Duniaku bukan hanya retak, tapi meledak berkeping-keping. Pernikahan lima tahunku, rumah yang kubangun dengan sepenuh jiwa, suami yang kucintai dengan begitu hati-hati dan begitu dalam-semuanya adalah kebohongan. Sebuah alat untuk menutupi kejahatan. Aku bukan istrinya. Aku adalah alibinya. Penebusan dosanya yang hidup dan bernapas.
Mereka mengobrol beberapa saat lagi, membuat rencana untuk beberapa hari ke depan-pada hari peringatan "kematian" Maya. Bima dan nenekku akan menggunakan alasan "mengunjungi makamnya" untuk menghadiri pesta ulang tahun Bagas di peternakan Maya.
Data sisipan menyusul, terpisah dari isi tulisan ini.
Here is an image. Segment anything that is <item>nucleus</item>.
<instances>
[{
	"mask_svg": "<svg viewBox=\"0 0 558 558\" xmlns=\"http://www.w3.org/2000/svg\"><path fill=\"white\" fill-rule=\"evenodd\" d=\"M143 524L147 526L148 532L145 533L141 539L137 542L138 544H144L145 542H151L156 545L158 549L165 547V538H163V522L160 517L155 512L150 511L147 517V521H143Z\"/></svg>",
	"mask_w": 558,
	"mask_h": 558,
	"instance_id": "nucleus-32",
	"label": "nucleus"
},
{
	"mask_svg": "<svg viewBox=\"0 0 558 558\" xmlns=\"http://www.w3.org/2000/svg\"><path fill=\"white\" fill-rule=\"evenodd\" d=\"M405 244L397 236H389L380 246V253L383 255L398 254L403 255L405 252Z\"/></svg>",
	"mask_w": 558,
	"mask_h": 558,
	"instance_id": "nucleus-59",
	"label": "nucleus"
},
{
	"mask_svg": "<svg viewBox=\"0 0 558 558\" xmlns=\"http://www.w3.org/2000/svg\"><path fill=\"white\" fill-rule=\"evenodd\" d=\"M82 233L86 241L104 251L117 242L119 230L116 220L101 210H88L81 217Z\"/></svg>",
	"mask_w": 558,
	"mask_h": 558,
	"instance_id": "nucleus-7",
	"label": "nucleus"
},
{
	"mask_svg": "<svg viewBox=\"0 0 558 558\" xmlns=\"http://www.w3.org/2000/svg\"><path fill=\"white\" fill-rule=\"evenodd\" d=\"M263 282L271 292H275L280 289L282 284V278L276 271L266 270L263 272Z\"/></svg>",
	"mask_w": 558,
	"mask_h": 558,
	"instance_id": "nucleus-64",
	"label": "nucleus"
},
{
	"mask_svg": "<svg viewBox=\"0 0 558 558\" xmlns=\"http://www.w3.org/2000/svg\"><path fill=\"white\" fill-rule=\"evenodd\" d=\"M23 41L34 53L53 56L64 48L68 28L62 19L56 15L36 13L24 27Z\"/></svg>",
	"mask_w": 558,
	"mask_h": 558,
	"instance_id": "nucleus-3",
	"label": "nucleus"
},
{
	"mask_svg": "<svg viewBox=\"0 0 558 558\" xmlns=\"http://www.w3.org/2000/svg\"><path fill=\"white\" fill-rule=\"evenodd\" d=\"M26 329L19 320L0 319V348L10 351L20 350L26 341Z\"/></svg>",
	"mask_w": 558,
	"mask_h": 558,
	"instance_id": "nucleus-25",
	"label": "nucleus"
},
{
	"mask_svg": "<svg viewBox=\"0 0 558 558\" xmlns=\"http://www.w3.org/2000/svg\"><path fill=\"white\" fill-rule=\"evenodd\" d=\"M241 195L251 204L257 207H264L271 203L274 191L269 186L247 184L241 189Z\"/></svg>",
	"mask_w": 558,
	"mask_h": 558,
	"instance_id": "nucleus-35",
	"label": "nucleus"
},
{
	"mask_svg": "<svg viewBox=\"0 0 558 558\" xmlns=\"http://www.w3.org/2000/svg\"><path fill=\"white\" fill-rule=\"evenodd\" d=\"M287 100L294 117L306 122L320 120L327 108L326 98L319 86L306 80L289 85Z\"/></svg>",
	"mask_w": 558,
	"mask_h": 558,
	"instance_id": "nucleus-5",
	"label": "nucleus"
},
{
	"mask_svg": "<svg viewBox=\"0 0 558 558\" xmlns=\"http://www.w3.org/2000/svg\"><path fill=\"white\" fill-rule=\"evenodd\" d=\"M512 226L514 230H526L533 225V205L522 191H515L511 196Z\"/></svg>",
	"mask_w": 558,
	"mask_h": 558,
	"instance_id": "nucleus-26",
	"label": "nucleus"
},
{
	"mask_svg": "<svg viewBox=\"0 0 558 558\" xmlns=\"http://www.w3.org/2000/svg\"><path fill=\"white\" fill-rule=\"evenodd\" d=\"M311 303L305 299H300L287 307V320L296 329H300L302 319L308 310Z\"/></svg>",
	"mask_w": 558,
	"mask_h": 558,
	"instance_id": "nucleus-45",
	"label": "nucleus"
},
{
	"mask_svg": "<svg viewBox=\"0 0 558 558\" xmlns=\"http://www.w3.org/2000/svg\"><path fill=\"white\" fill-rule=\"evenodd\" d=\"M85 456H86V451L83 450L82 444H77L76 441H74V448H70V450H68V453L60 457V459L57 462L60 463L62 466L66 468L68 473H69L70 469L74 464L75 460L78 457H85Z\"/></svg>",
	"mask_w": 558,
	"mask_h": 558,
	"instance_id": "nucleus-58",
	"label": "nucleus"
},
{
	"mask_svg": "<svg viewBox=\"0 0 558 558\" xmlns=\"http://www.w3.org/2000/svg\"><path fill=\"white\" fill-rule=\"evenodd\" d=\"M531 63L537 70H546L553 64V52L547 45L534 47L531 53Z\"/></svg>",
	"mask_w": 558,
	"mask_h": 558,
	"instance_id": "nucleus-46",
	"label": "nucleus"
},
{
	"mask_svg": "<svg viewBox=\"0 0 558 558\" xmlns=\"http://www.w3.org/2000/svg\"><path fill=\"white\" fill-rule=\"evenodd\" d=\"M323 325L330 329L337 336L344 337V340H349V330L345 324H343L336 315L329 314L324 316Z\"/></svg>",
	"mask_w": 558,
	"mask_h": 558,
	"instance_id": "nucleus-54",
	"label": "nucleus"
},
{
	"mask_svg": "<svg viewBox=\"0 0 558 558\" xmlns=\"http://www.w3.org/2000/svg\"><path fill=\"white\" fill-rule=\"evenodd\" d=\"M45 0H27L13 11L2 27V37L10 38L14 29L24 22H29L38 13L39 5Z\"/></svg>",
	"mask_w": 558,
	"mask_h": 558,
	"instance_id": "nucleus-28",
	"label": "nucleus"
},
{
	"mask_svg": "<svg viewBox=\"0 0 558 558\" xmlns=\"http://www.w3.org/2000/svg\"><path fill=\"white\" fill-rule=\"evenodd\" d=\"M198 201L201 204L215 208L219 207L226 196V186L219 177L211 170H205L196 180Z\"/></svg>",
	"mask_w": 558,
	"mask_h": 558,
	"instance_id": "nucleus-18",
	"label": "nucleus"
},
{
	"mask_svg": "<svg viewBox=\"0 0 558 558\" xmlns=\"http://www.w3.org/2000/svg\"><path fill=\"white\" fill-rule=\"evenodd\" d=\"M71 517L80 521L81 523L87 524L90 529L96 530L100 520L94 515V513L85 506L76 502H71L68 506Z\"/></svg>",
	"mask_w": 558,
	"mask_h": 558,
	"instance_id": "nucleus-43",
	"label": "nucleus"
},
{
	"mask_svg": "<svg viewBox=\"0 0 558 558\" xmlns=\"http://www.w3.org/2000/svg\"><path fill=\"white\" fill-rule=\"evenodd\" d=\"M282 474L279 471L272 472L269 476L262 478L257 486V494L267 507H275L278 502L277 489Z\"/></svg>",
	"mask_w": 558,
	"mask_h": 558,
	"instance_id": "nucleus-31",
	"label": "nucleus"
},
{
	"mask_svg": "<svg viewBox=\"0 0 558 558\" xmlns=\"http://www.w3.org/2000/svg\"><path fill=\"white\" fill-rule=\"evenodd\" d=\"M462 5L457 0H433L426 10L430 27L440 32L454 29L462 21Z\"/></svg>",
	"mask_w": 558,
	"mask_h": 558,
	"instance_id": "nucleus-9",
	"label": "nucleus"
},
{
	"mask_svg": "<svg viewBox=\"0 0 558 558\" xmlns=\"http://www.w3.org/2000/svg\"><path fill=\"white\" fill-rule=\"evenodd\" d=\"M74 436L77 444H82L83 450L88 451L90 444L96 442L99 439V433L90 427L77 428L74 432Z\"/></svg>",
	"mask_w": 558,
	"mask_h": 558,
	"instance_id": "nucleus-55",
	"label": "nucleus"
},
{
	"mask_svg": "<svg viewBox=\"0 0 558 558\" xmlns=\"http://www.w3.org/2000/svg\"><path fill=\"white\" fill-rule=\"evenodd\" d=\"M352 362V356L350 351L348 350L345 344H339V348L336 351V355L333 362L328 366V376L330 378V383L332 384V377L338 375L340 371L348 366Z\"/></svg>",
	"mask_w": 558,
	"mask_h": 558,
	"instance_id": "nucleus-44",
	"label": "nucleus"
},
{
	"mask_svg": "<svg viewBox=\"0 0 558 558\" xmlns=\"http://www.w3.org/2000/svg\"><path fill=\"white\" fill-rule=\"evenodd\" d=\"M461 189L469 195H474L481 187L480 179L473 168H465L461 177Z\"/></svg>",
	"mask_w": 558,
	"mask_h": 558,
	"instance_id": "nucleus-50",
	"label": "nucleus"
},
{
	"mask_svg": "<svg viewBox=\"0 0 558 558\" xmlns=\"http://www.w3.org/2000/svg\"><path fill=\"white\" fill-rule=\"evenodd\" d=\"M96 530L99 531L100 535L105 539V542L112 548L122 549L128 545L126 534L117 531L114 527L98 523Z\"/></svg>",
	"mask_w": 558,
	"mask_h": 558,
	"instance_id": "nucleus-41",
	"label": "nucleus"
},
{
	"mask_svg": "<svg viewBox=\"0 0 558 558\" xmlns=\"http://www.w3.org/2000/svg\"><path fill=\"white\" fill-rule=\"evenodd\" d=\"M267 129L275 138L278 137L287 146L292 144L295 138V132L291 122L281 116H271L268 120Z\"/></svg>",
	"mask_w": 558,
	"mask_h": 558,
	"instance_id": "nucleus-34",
Kakiku lemas. Aku merosot di sepanjang pilar kayu yang kasar, mendarat dengan bunyi gedebuk pelan. Getaran hebat mengguncang tubuhku, perutku mual. Kehidupan yang kukira milikku ternyata hanyalah lelucon, dan akulah bahan tertawaannya.
Tepat pada saat itu, ponselku bergetar. ID penelepon bertuliskan: "Eyang."
Aku menjawab, tanganku gemetar. Suara Eyang Dewi yang familier dan angkuh terdengar. "Kirana, kamu di mana? Di sini ramai sekali, jangan berkeliaran."
Suaranya terdengar khawatir, tapi sekarang aku tahu apa makna sebenarnya: ketakutan. Dia tidak khawatir aku tersesat. Dia sangat takut aku akan bertemu dengan Maya. Takut kebohongannya yang sempurna dan mengerikan akan terbongkar.
Aku menarik napas dengan susah payah, memaksakan suaraku agar terdengar normal. "Aku baik-baik saja, Eyang. Hanya di dekat kandang pejantan. Sapi-sapinya luar biasa tahun ini."
Telepon hening sejenak. Lalu, suara Eyang Dewi kembali, tajam karena panik. "Tetap di situ! Eyang akan menyuruh Bima menjemputmu sekarang juga!"
Panggilan itu berakhir tiba-tiba.
Kurang dari dua menit kemudian, sosok jangkung Bima muncul di hadapanku. Wajah tampannya menegang karena panik yang coba ia sembunyikan, suaranya campuran antara kepura-puraan khawatir dan teguran. "Apa yang kamu lakukan di sini? Aku sudah mencarimu ke mana-mana. Apa kamu... apa kamu bertemu seseorang yang kamu kenal?"
Aku menatapnya, menatap mata yang dulu kupikir menyimpan seluruh duniaku. Aku menahan jeritan yang merobek tenggorokanku dan memaksakan senyum yang begitu rapuh seolah bisa menghancurkan wajahku.
"Tidak ada. Aku hanya... aku merindukanmu."
Dia tampak lega, ketegangan di bahunya mengendur saat dia menarikku ke dalam pelukannya.
Aku membiarkannya. Aku bersandar di dadanya, sebuah reruntuhan yang diam dan dingin, dan membiarkannya membawaku pulang.